You can quickly **initialize a new project from scratch** by using CLI command `bl new`.

```bash theme={null}
bl new agent
```

This will create a pre-scaffolded local repo where your entire code can be added. You can choose the base agentic framework for the template.

In the generated folder, you'll find a standard server in the entrypoint file `index.ts`. While you typically won't need to modify this file, you can add specific logic there if needed. Your main work will focus on the `agent.ts` file. Blaxel's development paradigm lets you leverage its hosting capabilities without modifying your agent's core logic.

### Requirements & limitations

Agents Hosting have few requirements or limitations:

* The only requirement to deploy an app on Agents Hosting is that it exposes an HTTP API server which is bound on `HOST` (for the host) and `PORT` (for the port). **These two environment variables are required for the host+port combo.**
  * You can use [express](https://expressjs.com/), [fastify](https://fastify.dev/), [FastAPI](https://fastapi.tiangolo.com/), etc. for this.

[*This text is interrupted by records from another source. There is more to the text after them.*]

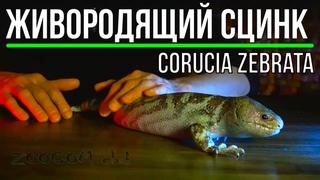 Невероятная ящерица - цепкохвостый сцинк. Giant skink: briefing.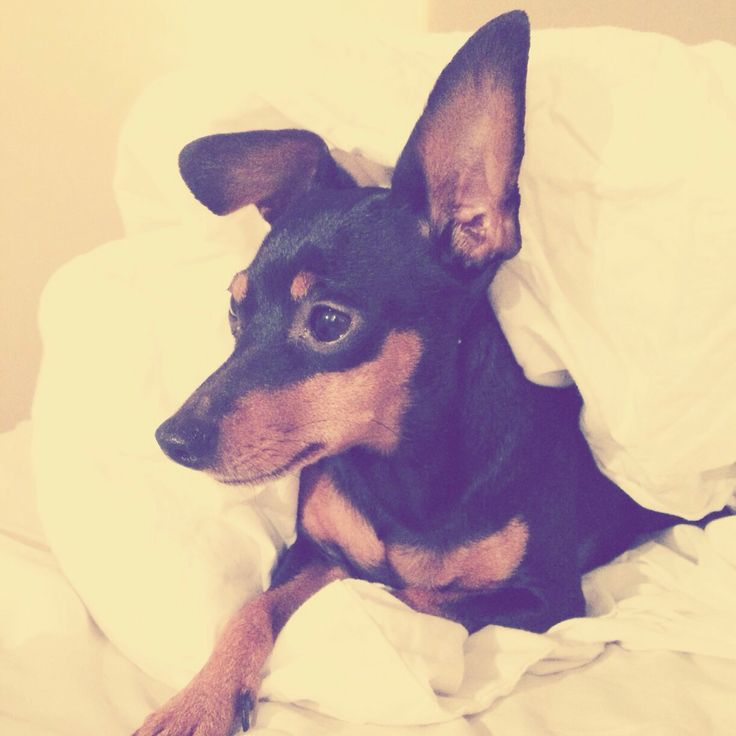 My little miniature pinscher Dumle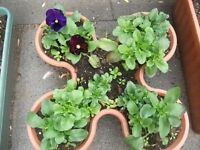 Pansy plant in waved shape pot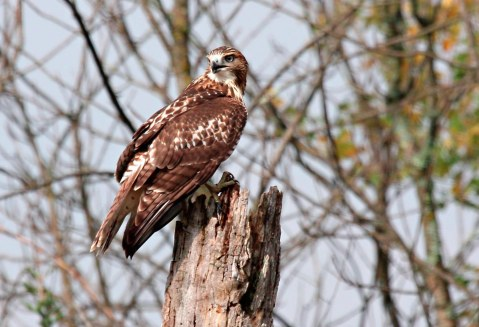 A juvenile red-tailed hawk perched on a dead tree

* Agents deployed on Blaxel Agents Hosting have a maximum runtime of 15 minutes. This limit does not apply to [Sandboxes](../Sandboxes/Overview) or [Batch Jobs](../Jobs/Overview), which have their own runtime limits.

* The synchronous endpoint closes the connection after **100 seconds** if no data flows through the API. If your agent streams back responses, the connection resets with each chunk streamed. For example, if your agent processes a request for 5 minutes while streaming data, the connection stays open. However, if it goes 100 seconds without sending any data — even while calling external APIs — the connection will close.

## Accessing resources with Blaxel SDK

[Blaxel SDK](../sdk-reference/introduction) provides methods to programmatically access and integrate various resources hosted on Blaxel into your agent's code, such as: [model APIs](../Models/Overview), [tool servers](../Functions/Overview), [sandboxes](../Sandboxes/Overview), [batch jobs](../Jobs/Overview), or [other agents](Overview). The SDK handles authentication, secure connection management and telemetry automatically.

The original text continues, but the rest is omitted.